# Passport details change. Is form 929 sufficient?



## hitesh (Nov 17, 2012)

Guys!!

Need your help again!!

I had submitted my visa application last month and CO has been allocated to my case. However, when I applied for PCC, I was told that my wife's name should be endorsed on my passport to get PCC. Then I applied for re-issue of passport (under Tatkal) and now I have my new passport with me. 
How should I inform this to CO? Is form 929 sufficient for this?

I have another query.

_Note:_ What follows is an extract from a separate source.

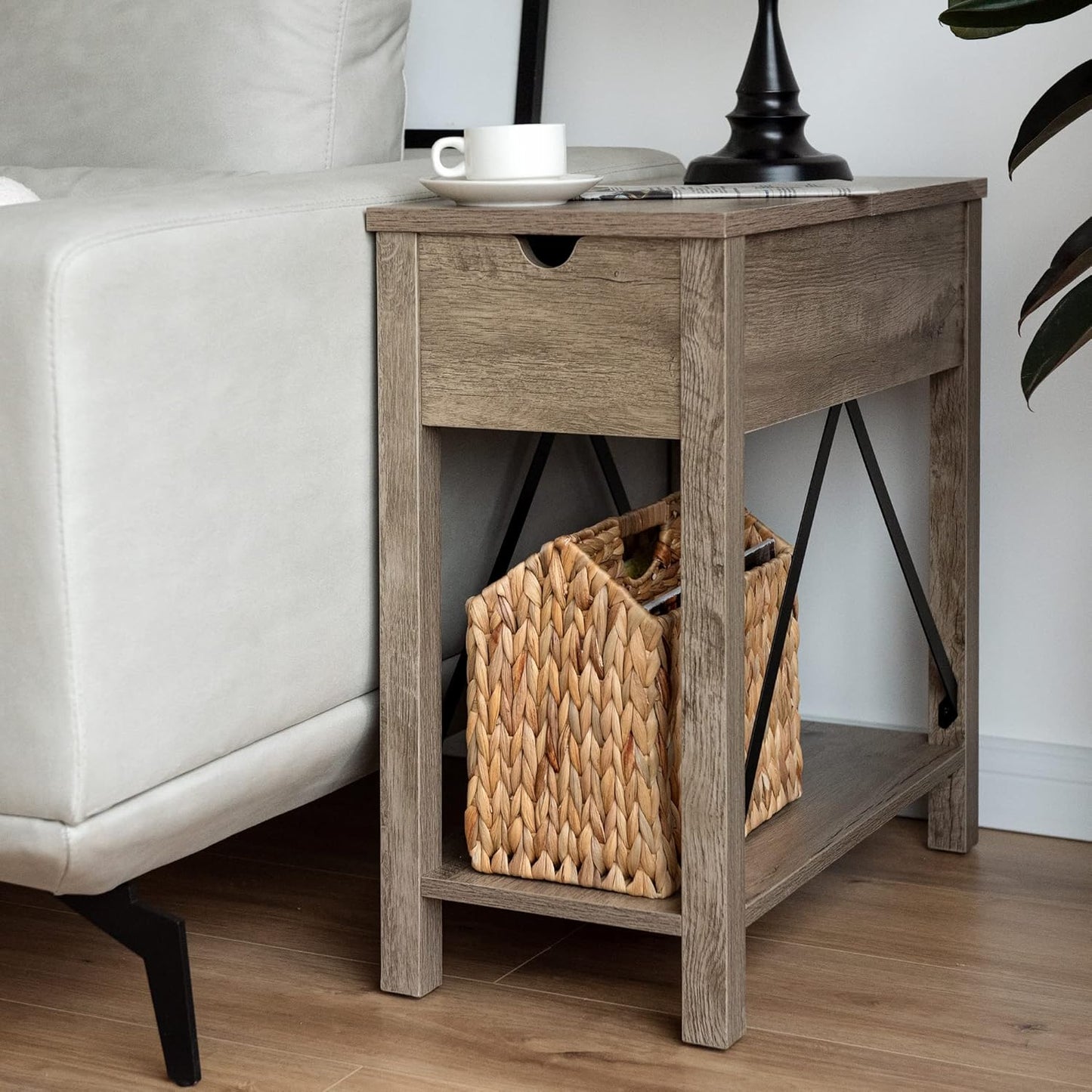 StorageWorks Hand-Woven Divided Magazine Basket, Rattan Magazine Holder, Natural Wicker Magazine Rack for Bathroom, Office, Water Hyacinth, 1 Pack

Under section D 'Part D – New passport details'. What should I answer for point 18 '18 Details of other passport(s) held by the applicant/visa holder'. Do I need to enter old passport details here?

Thanks!!


----------



## hitesh (Nov 17, 2012)

hitesh said:


> Guys!!
> 
> Need your help again!!
> 
> ...


Guys, Still waiting for the reply.. please help!!


----------



## girlaussie (Nov 21, 2012)

Hi

1: Form 929 is the right form. 

2: For Point 18: Details of other passport(s) held by the applicant/visa holder'. Do I need to enter old passport details here?

You can call your CO and confirm this but I think you need to enter old passport detail. 

Good Luck!!

Girl Aussie


----------



## hitesh (Nov 17, 2012)

girlaussie said:


> Hi
> 
> 1: Form 929 is the right form.
> 
> ...


Thanks dear!! much appreciated!!


----------



## miteshm82 (Aug 20, 2013)

hitesh said:


> Thanks dear!! much appreciated!!


Hi Hitesh,

What did you write in the "At which office was the application lodged"?

I am in same situation of passport details change to endorse my wife's name for PCC.


----------